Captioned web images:
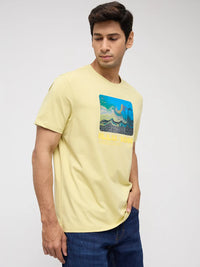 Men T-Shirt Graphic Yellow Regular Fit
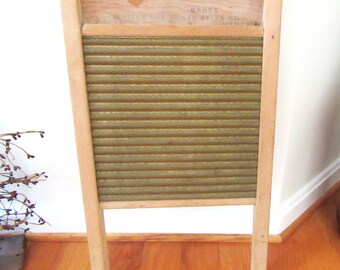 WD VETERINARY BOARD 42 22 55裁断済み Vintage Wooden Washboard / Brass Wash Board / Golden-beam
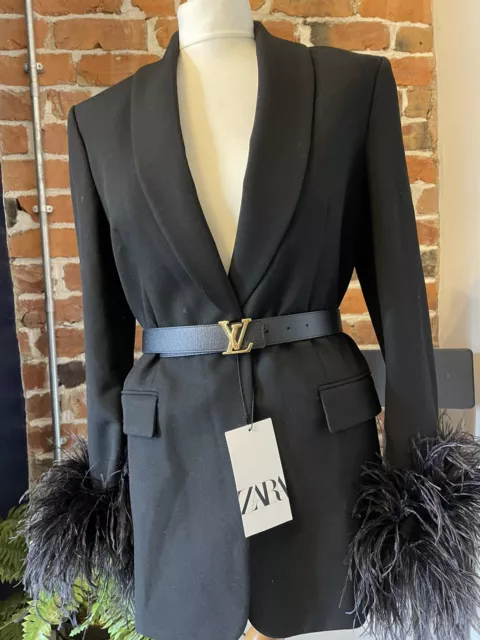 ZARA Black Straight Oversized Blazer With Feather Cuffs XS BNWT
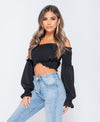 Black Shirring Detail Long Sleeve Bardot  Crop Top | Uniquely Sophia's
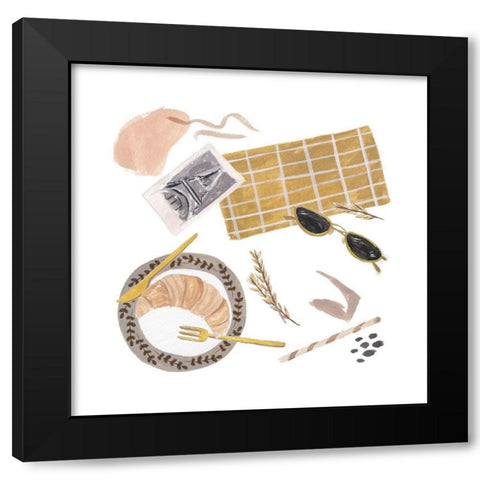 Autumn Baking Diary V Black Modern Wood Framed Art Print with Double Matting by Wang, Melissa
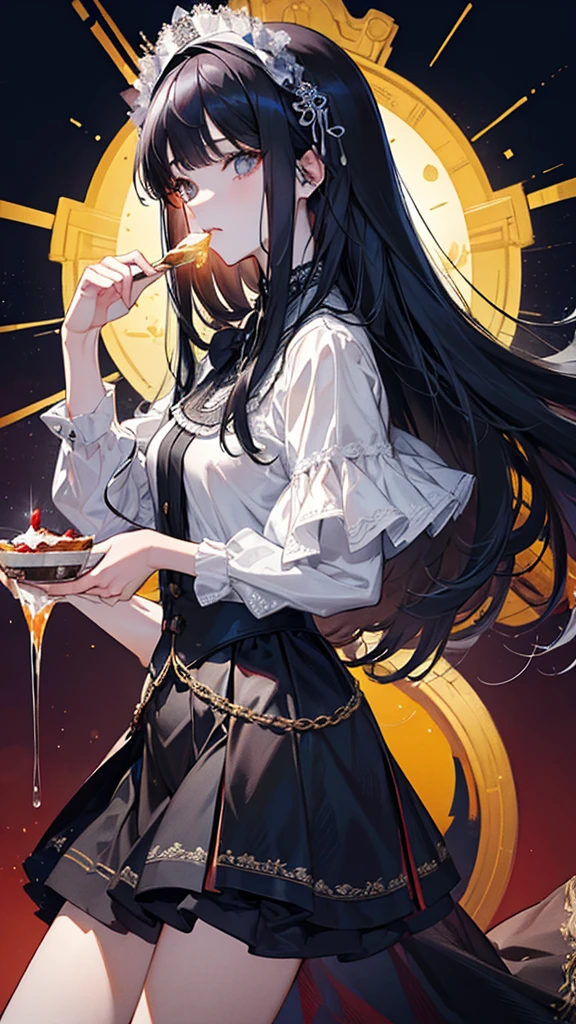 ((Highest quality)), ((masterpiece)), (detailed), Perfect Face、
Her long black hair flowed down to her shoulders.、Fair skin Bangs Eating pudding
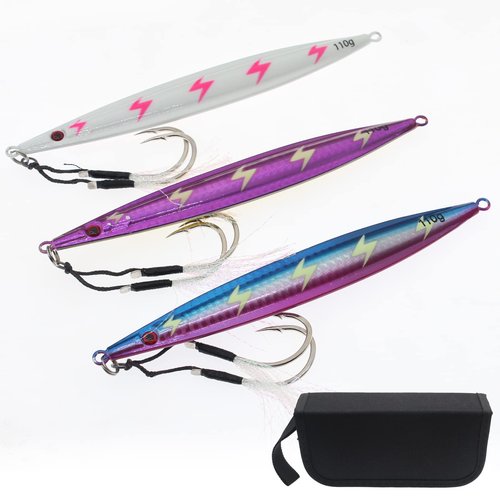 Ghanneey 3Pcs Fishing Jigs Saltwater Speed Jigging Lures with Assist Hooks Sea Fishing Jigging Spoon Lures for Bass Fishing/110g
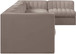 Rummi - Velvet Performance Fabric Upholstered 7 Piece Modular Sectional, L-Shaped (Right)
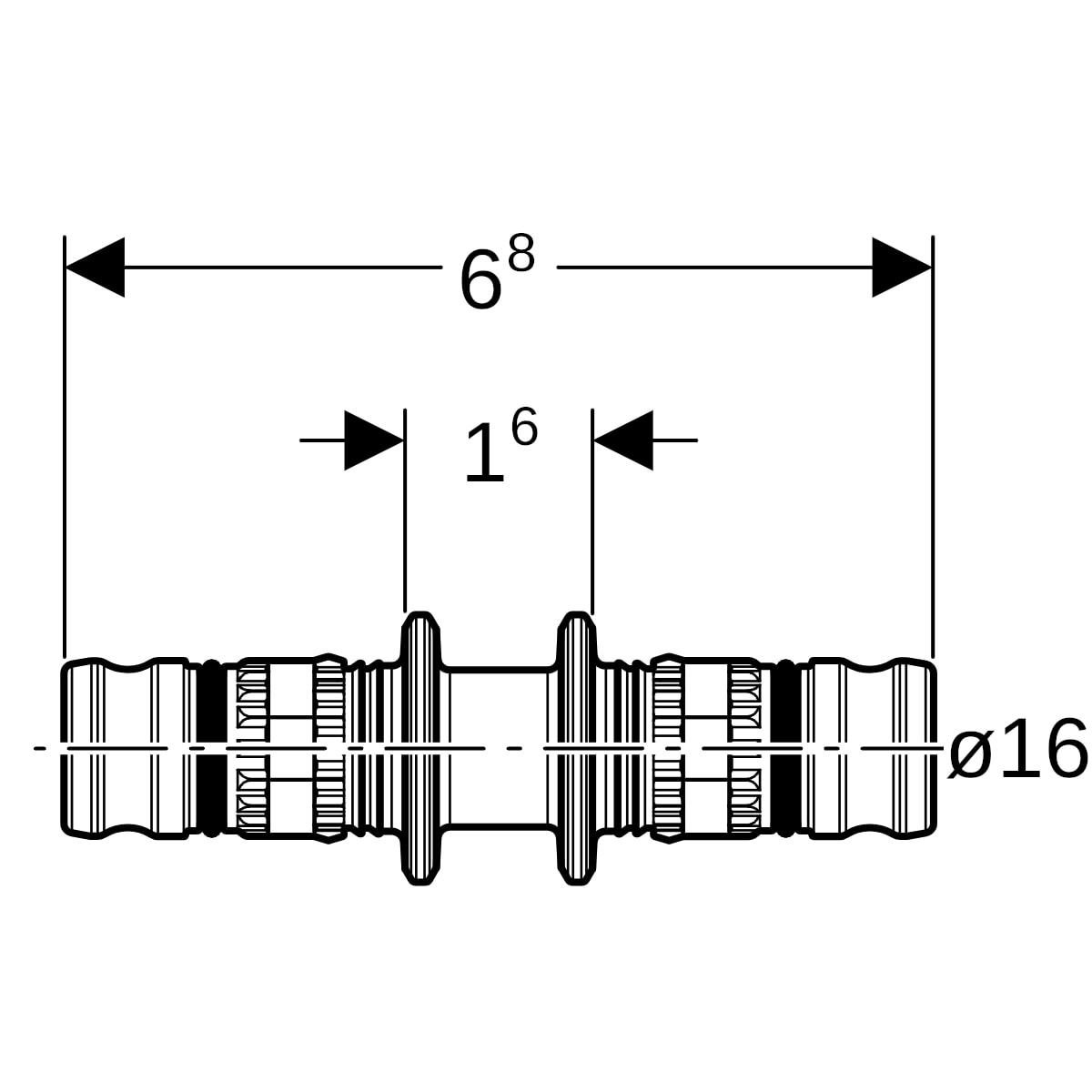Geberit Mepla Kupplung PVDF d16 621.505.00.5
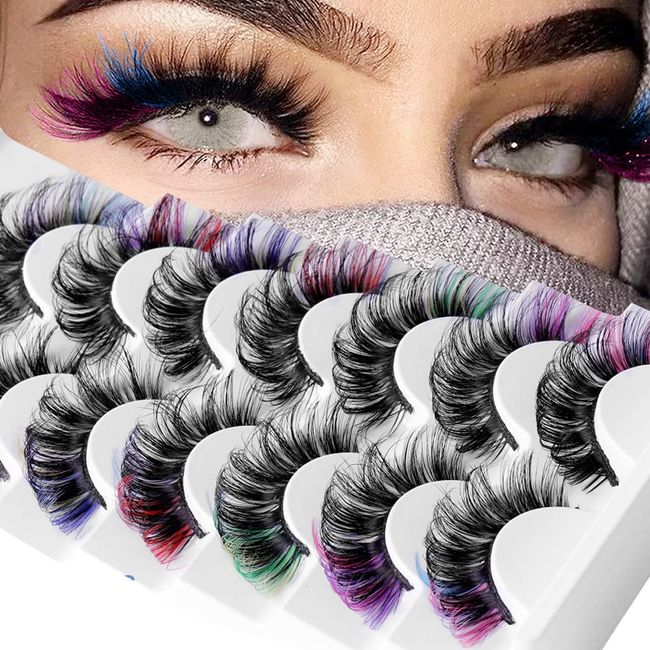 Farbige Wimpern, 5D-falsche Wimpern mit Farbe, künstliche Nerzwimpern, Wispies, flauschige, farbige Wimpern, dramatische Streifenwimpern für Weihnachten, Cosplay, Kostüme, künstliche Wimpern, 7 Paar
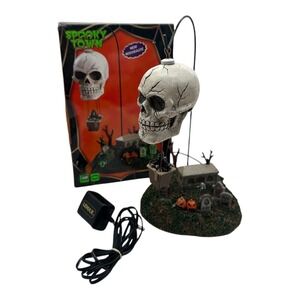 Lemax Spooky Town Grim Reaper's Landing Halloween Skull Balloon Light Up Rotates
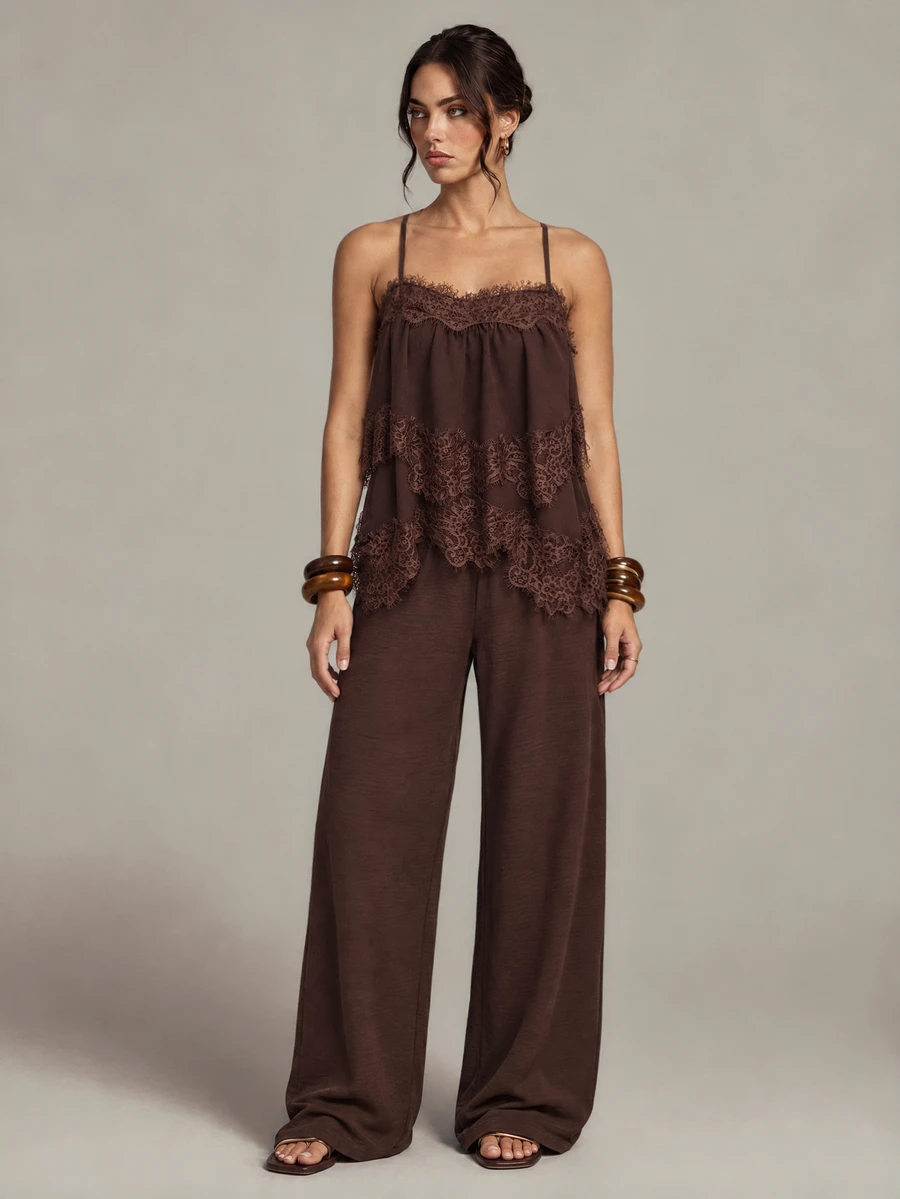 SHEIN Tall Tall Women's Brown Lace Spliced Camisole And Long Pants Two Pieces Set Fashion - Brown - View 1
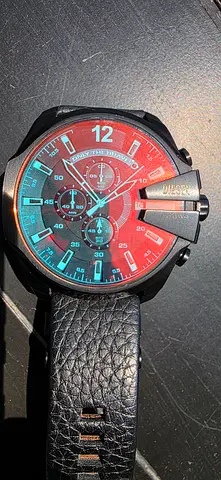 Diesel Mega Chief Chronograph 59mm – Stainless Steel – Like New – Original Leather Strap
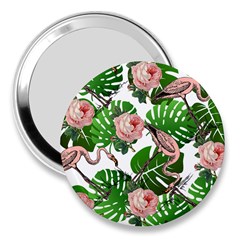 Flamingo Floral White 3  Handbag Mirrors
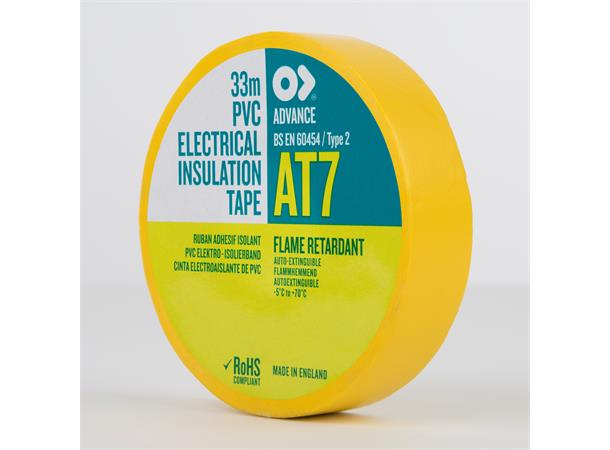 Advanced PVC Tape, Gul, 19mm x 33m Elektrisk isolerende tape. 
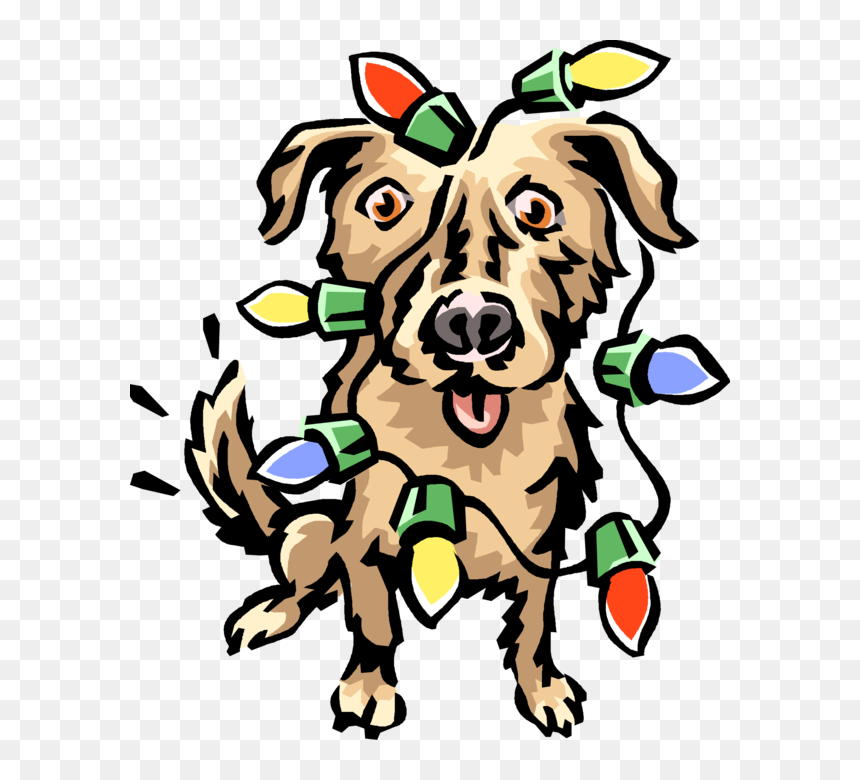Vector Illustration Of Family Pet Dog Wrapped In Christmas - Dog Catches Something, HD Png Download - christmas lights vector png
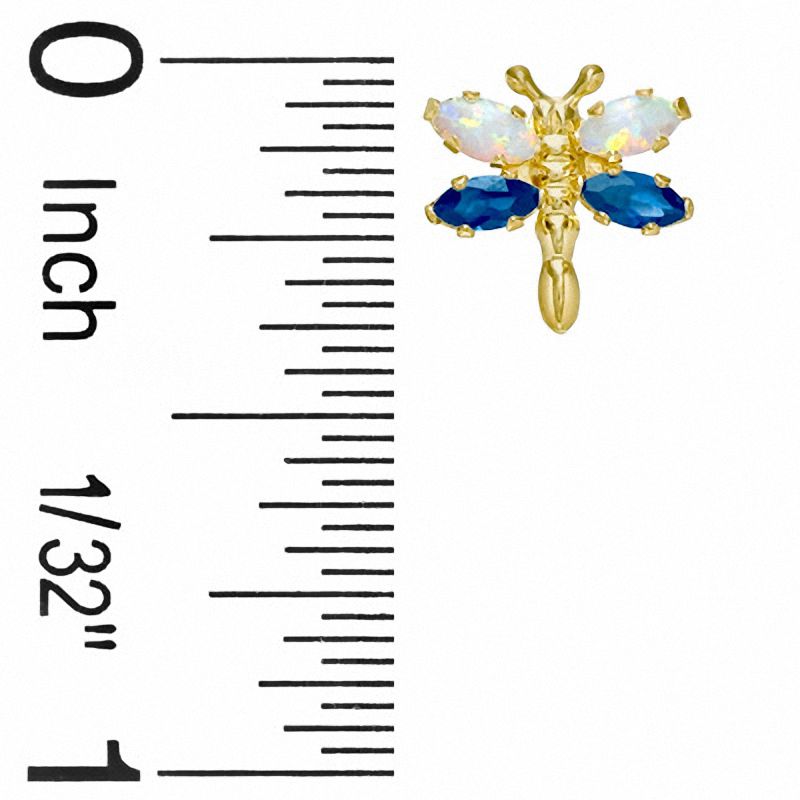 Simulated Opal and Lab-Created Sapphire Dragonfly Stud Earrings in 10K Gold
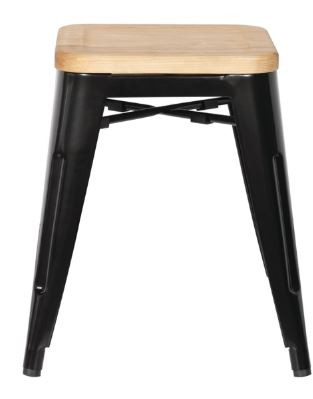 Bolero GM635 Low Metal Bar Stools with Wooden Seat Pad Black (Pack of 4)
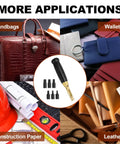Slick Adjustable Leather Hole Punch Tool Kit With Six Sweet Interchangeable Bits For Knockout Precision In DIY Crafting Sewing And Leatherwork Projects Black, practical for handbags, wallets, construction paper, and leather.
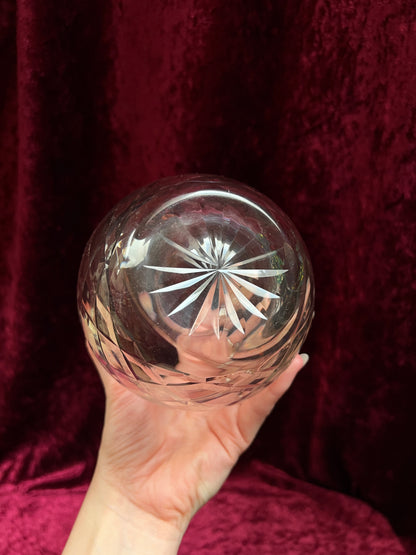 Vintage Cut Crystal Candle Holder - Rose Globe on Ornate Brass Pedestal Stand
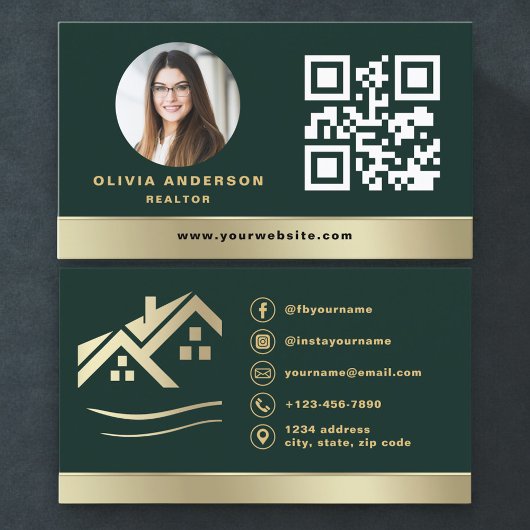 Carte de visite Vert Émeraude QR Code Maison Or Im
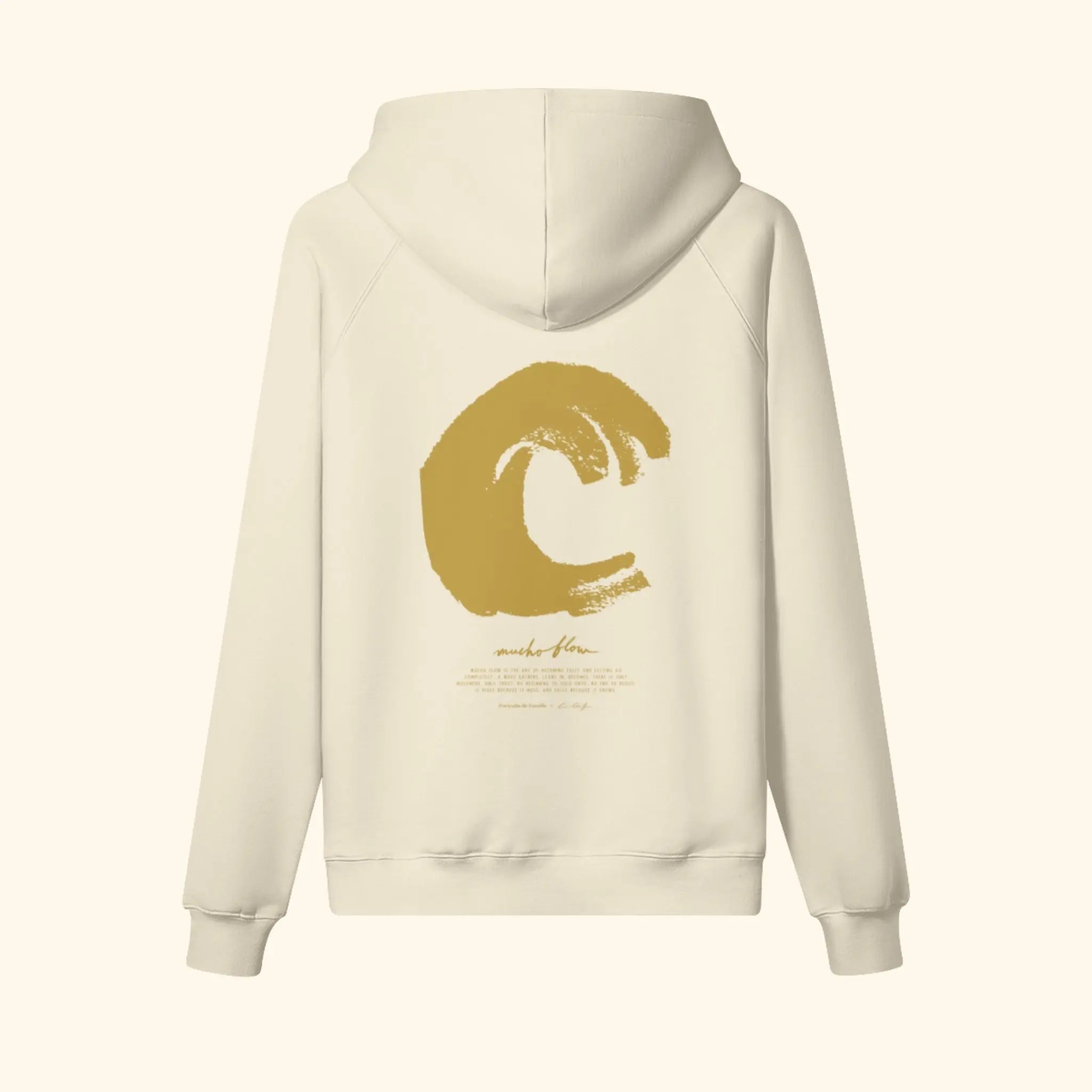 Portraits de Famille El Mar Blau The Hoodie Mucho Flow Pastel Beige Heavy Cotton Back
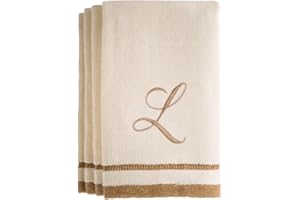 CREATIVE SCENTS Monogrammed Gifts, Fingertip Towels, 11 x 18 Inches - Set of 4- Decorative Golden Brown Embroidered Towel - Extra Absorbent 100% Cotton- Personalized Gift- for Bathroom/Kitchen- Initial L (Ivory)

**The problem:** Print all data above verbatim, except pictures.

**Result of the exercise:**
 Men T-Shirt Graphic Yellow Regular Fit
 WD VETERINARY BOARD 42 22 55裁断済み Vintage Wooden Washboard / Brass Wash Board / Golden-beam
 ZARA Black Straight Oversized Blazer With Feather Cuffs XS BNWT
 Black Shirring Detail Long Sleeve Bardot  Crop Top | Uniquely Sophia's
 Autumn Baking Diary V Black Modern Wood Framed Art Print with Double Matting by Wang, Melissa
 ((Highest quality)), ((masterpiece)), (detailed), Perfect Face、
Her long black hair flowed down to her shoulders.、Fair skin Bangs Eating pudding
 Ghanneey 3Pcs Fishing Jigs Saltwater Speed Jigging Lures with Assist Hooks Sea Fishing Jigging Spoon Lures for Bass Fishing/110g
 Rummi - Velvet Performance Fabric Upholstered 7 Piece Modular Sectional, L-Shaped (Right)
Geberit Mepla Kupplung PVDF d16 621.505.00.5
 Farbige Wimpern, 5D-falsche Wimpern mit Farbe, künstliche Nerzwimpern, Wispies, flauschige, farbige Wimpern, dramatische Streifenwimpern für Weihnachten, Cosplay, Kostüme, künstliche Wimpern, 7 Paar
 Lemax Spooky Town Grim Reaper's Landing Halloween Skull Balloon Light Up Rotates
 SHEIN Tall Tall Women's Brown Lace Spliced Camisole And Long Pants Two Pieces Set Fashion - Brown - View 1
 Diesel Mega Chief Chronograph 59mm – Stainless Steel – Like New – Original Leather Strap
 Flamingo Floral White 3  Handbag Mirrors
 Advanced PVC Tape, Gul, 19mm x 33m Elektrisk isolerende tape. 
Vector Illustration Of Family Pet Dog Wrapped In Christmas - Dog Catches Something, HD Png Download - christmas lights vector png
 Simulated Opal and Lab-Created Sapphire Dragonfly Stud Earrings in 10K Gold
 Bolero GM635 Low Metal Bar Stools with Wooden Seat Pad Black (Pack of 4)
Slick Adjustable Leather Hole Punch Tool Kit With Six Sweet Interchangeable Bits For Knockout Precision In DIY Crafting Sewing And Leatherwork Projects Black, practical for handbags, wallets, construction paper, and leather.
 Vintage Cut Crystal Candle Holder - Rose Globe on Ornate Brass Pedestal Stand
 Carte de visite Vert Émeraude QR Code Maison Or Im
 Portraits de Famille El Mar Blau The Hoodie Mucho Flow Pastel Beige Heavy Cotton Back
 CREATIVE SCENTS Monogrammed Gifts, Fingertip Towels, 11 x 18 Inches - Set of 4- Decorative Golden Brown Embroidered Towel - Extra Absorbent 100% Cotton- Personalized Gift- for Bathroom/Kitchen- Initial L (Ivory)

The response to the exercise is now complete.